> [Task item]: Make an exact copy, from the records below, of the lines from the line containing "1 AK Frankreich" to the line containing "Mario Buatta's New York Apartment..", both lines included, excluding pictures.

> [Dataset excerpts]:
::::::::::
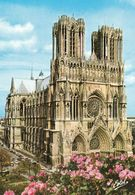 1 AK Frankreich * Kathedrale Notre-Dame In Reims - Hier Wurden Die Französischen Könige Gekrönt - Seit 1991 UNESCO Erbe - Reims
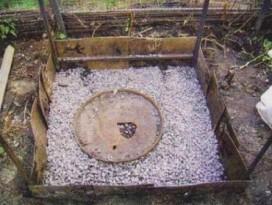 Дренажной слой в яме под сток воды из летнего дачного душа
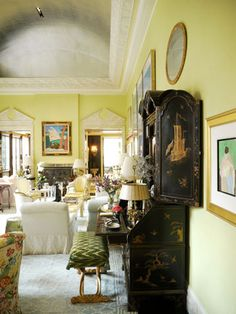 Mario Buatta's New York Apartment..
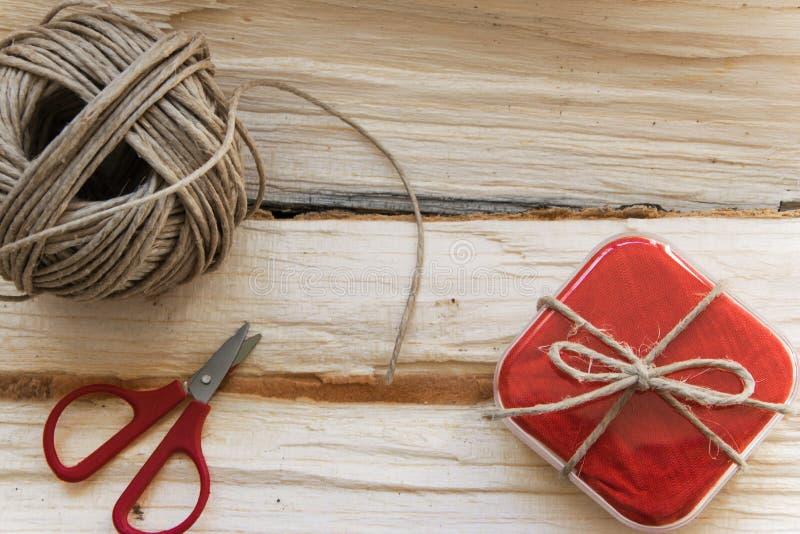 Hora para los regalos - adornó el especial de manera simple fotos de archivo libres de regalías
::::::::::
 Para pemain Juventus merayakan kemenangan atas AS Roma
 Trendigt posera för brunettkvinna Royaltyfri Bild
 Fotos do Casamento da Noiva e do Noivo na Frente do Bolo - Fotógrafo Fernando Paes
::::::::::
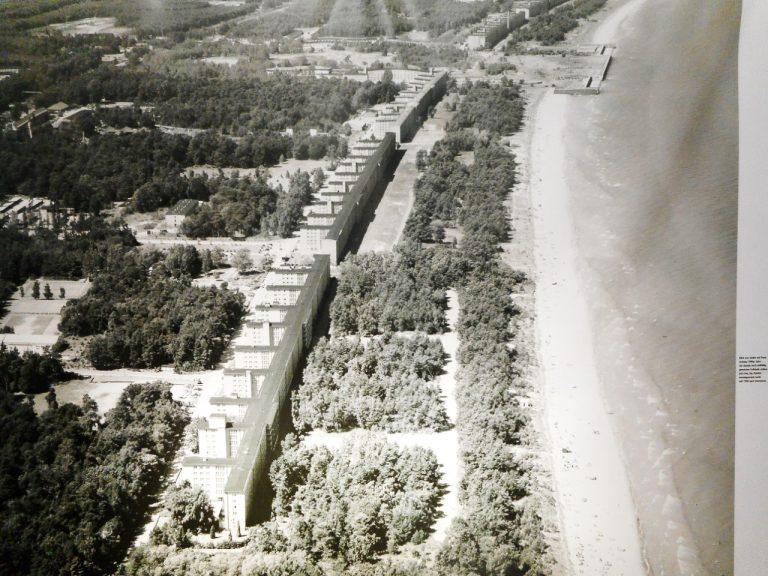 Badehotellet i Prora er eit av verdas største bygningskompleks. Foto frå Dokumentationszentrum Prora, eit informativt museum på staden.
::::::::::
> [Response below]:
 1 AK Frankreich * Kathedrale Notre-Dame In Reims - Hier Wurden Die Französischen Könige Gekrönt - Seit 1991 UNESCO Erbe - Reims
 Дренажной слой в яме под сток воды из летнего дачного душа
 Mario Buatta's New York Apartment..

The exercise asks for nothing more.